─── Source text

= List of Honda transmissions =

Honda has long built nearly all of its own automobile transmissions, unlike many other automobile manufacturers which often source transmissions from external sources. The most notable exception was in 2014, when Honda decided to forgo an in-house designed transmission and chose the ZF 9HP transmission for their Acura TLX V6 model, later extending the offering of the ZF transmission to the Acura MDX, Odyssey, Pilot and Ridgeline. However, there have been reports of problems with ZF transmissions and Acura recalled its 2015 TLX models. ZF has attributed most of these problems to software issues.

==Automatic/Semi-automatic transmissions==

Most of Honda's automatic transmissions are unusual in that they do not use planetary gears like nearly all other makers, however, Honda has recently introduced (2017) an all-new, in-house designed 10-speed automatic that uses planetary gears. Honda's older transmissions such as the Hondamatic semi-automatic transmission and its successors use traditional, individual gears on parallel axes like a manual transmission, with each gear ratio engaged by a separate hydraulic clutch pack.
This design is also noteworthy because it preserves engine braking by eliminating a sprag between first and second gears. Instead of a sprag or roller clutch, Honda's older transmissions rely on pressure circuits to modulate line pressure to change gears.

Honda was forced to invent their new system due to the vast array of patents on automatic transmission technology held by BorgWarner and others.

Honda initially chose to integrate the transmission and engine block for its first application (in the N600) as in the Mini. The Hondamatic incorporated a lockup function, which Honda called a third ratio, and had manual gear selection. The company's early transmissions also used a patented torque converter which used stator force to reduce hydraulic losses by using a reaction arm to increase the hydraulic pressure when the stator was stalled. The reaction arm acted directly on the regulator valve; this meant that increased pressure was available to the clutch plates when torque multiplication was greatest. The stator was equipped with a sprag clutch enabling it to freewheel when required. The N360/N600 controlled gear changes by balancing a throttle valve and a centrifugal valve. These "opposing" pressures caused the gear changes through the free-floating gear change valves.

──────

• Challenge 1
According to the Honda transmissions list, which transmission did Honda choose for the Acura TLX V6 in 2014?
• Challenge 2
In the Honda transmissions list, rewrite the passage from "Honda initially chose" through "gear change valves.", swapping "regulator valve" for "control valve".
Rely only on the Honda transmissions list above.

─── Extracted records

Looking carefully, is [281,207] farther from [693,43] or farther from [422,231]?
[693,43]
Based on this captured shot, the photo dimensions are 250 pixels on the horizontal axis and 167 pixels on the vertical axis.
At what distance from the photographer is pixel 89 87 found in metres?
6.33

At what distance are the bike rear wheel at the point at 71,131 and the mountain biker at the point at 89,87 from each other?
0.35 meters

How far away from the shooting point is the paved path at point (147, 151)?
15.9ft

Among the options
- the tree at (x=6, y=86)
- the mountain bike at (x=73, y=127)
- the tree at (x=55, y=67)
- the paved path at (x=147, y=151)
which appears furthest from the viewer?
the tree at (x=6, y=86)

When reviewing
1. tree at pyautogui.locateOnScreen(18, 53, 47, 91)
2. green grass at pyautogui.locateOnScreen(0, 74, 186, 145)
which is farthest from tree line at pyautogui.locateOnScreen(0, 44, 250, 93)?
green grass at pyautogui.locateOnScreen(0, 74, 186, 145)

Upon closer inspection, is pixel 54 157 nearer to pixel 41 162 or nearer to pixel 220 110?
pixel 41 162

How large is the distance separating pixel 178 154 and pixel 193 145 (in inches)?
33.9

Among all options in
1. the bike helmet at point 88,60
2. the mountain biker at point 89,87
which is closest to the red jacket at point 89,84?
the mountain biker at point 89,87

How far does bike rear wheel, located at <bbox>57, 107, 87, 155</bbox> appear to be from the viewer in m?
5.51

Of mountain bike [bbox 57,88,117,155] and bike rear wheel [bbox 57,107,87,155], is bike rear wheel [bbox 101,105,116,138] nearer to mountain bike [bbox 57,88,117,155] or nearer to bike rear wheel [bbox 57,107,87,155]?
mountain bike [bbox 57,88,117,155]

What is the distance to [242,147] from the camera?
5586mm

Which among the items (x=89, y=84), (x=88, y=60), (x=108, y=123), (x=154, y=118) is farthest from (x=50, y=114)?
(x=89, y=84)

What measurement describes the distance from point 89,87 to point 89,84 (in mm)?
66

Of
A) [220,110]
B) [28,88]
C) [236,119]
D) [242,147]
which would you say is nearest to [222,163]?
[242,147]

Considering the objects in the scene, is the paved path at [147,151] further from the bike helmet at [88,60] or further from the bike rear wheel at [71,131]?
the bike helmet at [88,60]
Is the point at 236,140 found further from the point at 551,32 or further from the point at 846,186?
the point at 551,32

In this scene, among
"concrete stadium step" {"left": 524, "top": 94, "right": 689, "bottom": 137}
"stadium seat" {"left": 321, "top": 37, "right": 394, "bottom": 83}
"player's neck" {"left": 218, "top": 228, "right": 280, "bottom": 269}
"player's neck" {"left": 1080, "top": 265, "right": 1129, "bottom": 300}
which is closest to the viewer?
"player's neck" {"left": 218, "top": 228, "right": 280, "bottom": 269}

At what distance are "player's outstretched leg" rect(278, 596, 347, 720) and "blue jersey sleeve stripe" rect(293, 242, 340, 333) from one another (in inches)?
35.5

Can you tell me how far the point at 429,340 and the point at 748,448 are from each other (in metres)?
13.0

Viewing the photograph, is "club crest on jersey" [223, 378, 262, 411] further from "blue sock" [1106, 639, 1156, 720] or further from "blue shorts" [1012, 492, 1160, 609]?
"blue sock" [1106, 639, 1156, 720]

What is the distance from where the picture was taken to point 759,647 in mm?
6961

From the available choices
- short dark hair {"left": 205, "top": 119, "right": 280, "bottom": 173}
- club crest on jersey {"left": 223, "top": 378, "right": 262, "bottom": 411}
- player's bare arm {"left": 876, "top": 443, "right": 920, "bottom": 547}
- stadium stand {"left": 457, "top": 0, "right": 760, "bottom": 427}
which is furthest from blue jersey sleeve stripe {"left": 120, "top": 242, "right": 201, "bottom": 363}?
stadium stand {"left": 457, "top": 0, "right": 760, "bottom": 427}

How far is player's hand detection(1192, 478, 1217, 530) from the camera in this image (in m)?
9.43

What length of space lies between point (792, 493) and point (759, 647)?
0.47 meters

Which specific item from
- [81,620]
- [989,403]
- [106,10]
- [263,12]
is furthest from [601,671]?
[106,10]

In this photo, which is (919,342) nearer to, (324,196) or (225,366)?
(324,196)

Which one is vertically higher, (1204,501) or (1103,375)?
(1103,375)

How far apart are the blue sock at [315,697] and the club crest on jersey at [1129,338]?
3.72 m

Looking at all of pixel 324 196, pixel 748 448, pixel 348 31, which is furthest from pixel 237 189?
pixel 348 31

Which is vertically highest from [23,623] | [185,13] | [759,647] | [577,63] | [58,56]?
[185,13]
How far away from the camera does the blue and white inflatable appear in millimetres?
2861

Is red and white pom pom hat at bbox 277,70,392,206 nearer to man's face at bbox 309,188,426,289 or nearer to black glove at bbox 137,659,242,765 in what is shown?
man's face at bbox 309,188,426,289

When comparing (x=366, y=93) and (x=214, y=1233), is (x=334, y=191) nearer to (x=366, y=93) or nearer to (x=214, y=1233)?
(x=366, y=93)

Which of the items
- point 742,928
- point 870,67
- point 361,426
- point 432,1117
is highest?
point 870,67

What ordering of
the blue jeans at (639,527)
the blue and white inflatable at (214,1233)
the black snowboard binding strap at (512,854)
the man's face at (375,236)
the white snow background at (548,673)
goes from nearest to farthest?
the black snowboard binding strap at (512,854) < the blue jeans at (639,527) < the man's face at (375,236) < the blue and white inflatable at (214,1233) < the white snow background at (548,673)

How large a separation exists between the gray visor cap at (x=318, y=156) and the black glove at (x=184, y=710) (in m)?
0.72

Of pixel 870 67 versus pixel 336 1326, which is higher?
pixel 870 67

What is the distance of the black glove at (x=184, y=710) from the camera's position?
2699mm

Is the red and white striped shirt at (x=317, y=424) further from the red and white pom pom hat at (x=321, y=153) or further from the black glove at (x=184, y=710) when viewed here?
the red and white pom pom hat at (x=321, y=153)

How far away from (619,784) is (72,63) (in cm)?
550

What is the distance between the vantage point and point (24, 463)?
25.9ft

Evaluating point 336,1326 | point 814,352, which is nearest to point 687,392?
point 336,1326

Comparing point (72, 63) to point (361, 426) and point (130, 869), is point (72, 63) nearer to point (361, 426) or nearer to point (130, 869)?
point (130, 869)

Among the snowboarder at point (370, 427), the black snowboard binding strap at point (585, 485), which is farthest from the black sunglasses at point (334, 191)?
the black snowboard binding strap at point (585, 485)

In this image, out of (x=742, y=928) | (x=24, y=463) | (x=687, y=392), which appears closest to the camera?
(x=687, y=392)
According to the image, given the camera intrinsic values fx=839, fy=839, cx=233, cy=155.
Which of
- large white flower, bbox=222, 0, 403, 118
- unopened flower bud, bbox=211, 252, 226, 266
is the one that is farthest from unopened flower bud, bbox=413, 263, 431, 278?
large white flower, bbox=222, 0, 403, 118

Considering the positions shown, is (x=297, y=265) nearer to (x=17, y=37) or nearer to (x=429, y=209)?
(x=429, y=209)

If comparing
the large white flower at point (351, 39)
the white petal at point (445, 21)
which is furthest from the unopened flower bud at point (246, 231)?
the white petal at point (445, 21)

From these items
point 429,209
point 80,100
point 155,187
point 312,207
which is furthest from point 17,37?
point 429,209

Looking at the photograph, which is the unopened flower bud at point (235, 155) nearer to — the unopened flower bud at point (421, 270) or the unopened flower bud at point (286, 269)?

──────

• Answer 1
The ZF 9HP transmission.

• Answer 2
Honda initially chose to integrate the transmission and engine block for its first application (in the N600) as in the Mini. The Hondamatic incorporated a lockup function, which Honda called a third ratio, and had manual gear selection. The company's early transmissions also used a patented torque converter which used stator force to reduce hydraulic losses by using a reaction arm to increase the hydraulic pressure when the stator was stalled. The reaction arm acted directly on the control valve; this meant that increased pressure was available to the clutch plates when torque multiplication was greatest. The stator was equipped with a sprag clutch enabling it to freewheel when required. The N360/N600 controlled gear changes by balancing a throttle valve and a centrifugal valve. These "opposing" pressures caused the gear changes through the free-floating gear change valves.